Source records:
——

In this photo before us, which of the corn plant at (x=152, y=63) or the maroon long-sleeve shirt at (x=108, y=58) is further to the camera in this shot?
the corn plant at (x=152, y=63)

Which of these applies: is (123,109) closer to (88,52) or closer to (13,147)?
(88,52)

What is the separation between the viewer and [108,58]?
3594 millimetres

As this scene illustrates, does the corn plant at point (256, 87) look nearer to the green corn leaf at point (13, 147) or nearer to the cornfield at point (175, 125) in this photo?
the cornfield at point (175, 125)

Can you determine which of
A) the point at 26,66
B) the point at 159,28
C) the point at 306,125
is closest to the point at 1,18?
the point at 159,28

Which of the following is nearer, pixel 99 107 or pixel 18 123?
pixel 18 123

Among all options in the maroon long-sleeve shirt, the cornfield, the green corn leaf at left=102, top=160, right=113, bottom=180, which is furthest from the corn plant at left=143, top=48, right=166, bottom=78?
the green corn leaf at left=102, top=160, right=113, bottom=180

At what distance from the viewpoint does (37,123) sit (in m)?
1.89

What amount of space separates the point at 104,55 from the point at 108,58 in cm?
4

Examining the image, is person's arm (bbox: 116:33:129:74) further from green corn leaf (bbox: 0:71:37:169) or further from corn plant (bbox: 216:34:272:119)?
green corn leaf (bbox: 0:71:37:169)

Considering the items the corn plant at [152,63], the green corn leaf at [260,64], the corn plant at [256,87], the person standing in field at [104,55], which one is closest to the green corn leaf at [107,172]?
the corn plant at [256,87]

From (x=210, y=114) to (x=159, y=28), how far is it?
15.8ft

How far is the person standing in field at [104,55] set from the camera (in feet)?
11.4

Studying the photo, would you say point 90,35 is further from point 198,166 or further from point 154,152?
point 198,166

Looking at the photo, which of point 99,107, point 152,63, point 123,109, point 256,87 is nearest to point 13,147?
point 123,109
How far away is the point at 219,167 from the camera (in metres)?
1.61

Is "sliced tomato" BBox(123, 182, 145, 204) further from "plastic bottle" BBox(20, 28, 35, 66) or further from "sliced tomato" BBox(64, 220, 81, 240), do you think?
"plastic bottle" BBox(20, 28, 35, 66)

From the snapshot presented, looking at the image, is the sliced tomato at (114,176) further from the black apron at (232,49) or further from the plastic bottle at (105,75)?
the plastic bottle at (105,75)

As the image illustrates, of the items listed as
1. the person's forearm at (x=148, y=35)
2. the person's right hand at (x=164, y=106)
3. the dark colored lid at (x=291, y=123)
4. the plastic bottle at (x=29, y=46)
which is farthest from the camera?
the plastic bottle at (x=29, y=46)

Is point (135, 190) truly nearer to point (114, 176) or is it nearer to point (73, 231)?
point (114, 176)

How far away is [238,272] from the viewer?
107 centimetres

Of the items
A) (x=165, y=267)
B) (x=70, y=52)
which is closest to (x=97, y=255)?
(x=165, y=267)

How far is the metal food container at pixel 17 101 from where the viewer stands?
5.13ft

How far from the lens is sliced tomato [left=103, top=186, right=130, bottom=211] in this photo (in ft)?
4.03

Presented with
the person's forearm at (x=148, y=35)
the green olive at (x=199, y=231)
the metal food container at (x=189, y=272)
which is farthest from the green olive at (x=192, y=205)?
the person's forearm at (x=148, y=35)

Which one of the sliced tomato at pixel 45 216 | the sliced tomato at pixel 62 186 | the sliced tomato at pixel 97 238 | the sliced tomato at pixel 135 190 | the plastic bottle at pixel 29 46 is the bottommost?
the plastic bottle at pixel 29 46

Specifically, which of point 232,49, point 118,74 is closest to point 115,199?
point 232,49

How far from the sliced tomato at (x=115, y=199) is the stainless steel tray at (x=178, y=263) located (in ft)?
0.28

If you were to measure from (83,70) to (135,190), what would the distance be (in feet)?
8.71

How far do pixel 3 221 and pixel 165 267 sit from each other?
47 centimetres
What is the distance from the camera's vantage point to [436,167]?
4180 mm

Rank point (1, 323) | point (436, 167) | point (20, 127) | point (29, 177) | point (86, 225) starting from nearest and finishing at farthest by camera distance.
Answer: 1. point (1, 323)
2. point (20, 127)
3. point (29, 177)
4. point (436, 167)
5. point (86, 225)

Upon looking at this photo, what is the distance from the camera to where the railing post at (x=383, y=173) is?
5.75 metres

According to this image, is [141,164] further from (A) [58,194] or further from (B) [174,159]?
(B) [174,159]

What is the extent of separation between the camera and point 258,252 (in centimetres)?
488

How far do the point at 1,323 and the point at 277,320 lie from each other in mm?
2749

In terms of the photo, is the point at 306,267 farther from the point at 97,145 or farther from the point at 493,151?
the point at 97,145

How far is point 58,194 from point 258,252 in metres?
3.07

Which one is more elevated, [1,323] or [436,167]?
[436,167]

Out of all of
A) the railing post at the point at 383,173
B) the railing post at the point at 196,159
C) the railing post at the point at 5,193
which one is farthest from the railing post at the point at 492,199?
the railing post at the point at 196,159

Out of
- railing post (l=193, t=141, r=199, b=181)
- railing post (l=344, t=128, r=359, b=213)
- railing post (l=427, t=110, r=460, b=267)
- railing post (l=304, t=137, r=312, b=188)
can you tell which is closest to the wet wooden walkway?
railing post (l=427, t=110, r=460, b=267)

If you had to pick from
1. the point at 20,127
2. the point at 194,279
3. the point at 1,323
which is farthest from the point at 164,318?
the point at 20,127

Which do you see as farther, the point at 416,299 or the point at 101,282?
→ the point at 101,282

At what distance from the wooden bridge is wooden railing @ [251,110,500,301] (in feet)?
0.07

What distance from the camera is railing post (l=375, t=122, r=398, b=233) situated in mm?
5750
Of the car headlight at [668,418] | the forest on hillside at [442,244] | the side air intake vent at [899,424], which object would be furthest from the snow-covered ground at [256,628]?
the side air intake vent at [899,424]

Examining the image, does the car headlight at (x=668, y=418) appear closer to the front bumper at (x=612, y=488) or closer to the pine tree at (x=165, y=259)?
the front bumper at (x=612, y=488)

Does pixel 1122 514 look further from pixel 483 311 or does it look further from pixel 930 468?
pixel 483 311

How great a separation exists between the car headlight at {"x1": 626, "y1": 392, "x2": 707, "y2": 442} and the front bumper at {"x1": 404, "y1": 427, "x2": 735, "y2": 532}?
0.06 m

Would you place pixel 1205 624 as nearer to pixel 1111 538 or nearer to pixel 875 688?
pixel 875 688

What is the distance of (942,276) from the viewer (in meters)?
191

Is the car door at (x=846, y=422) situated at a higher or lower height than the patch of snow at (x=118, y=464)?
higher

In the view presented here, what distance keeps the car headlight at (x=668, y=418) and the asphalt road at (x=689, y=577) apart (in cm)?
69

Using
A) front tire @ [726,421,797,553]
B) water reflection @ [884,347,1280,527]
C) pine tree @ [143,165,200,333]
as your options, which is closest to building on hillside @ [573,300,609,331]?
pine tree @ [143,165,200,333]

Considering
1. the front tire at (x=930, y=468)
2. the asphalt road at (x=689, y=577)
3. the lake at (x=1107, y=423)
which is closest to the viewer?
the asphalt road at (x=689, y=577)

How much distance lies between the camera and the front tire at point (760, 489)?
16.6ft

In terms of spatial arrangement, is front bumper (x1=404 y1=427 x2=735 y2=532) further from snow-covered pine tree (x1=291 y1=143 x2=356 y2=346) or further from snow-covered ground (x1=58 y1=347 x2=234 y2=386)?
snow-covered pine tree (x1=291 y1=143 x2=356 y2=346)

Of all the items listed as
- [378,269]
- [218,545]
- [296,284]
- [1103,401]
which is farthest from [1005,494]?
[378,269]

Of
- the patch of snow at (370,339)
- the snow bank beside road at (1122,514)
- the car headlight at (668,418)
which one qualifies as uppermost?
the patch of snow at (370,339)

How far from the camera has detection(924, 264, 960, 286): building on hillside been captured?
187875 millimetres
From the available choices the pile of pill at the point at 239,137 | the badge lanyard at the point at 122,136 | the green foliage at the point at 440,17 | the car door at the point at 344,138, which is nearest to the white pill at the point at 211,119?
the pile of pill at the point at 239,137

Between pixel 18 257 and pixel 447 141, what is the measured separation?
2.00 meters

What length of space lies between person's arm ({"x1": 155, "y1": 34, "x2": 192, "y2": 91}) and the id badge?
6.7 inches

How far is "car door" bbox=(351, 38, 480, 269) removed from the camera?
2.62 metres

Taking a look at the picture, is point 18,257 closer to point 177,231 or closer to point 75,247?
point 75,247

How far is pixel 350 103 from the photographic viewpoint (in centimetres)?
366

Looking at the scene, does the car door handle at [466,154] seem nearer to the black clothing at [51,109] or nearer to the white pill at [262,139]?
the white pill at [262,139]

——

DIRECTION:
Give back, exactly as written, the lines from the one with "Between pixel 18" to the last line.

SOLUTION:
Between pixel 18 257 and pixel 447 141, what is the measured separation?
2.00 meters

What length of space lies between person's arm ({"x1": 155, "y1": 34, "x2": 192, "y2": 91}) and the id badge?
6.7 inches

How far is "car door" bbox=(351, 38, 480, 269) removed from the camera?
2.62 metres

Taking a look at the picture, is point 18,257 closer to point 177,231 or closer to point 75,247?
point 75,247

How far is pixel 350 103 from the photographic viewpoint (in centimetres)?
366

Looking at the scene, does the car door handle at [466,154] seem nearer to the black clothing at [51,109] or nearer to the white pill at [262,139]?
the white pill at [262,139]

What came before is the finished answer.